### What you have to do
The records below must be copied out completely and exactly.
>>>>>
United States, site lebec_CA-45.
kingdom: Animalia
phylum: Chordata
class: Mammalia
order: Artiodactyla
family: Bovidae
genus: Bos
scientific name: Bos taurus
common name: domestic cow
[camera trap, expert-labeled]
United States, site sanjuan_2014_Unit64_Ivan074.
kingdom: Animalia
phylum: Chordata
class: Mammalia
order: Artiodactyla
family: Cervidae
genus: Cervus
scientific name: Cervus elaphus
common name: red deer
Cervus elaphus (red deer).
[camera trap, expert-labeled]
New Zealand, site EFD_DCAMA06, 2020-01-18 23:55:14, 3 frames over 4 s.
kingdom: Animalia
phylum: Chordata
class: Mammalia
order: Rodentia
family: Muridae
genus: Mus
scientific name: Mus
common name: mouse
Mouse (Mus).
<<<<<
### Exercise output
United States, site lebec_CA-45.
kingdom: Animalia
phylum: Chordata
class: Mammalia
order: Artiodactyla
family: Bovidae
genus: Bos
scientific name: Bos taurus
common name: domestic cow
[camera trap, expert-labeled]
United States, site sanjuan_2014_Unit64_Ivan074.
kingdom: Animalia
phylum: Chordata
class: Mammalia
order: Artiodactyla
family: Cervidae
genus: Cervus
scientific name: Cervus elaphus
common name: red deer
Cervus elaphus (red deer).
[camera trap, expert-labeled]
New Zealand, site EFD_DCAMA06, 2020-01-18 23:55:14, 3 frames over 4 s.
kingdom: Animalia
phylum: Chordata
class: Mammalia
order: Rodentia
family: Muridae
genus: Mus
scientific name: Mus
common name: mouse
Mouse (Mus).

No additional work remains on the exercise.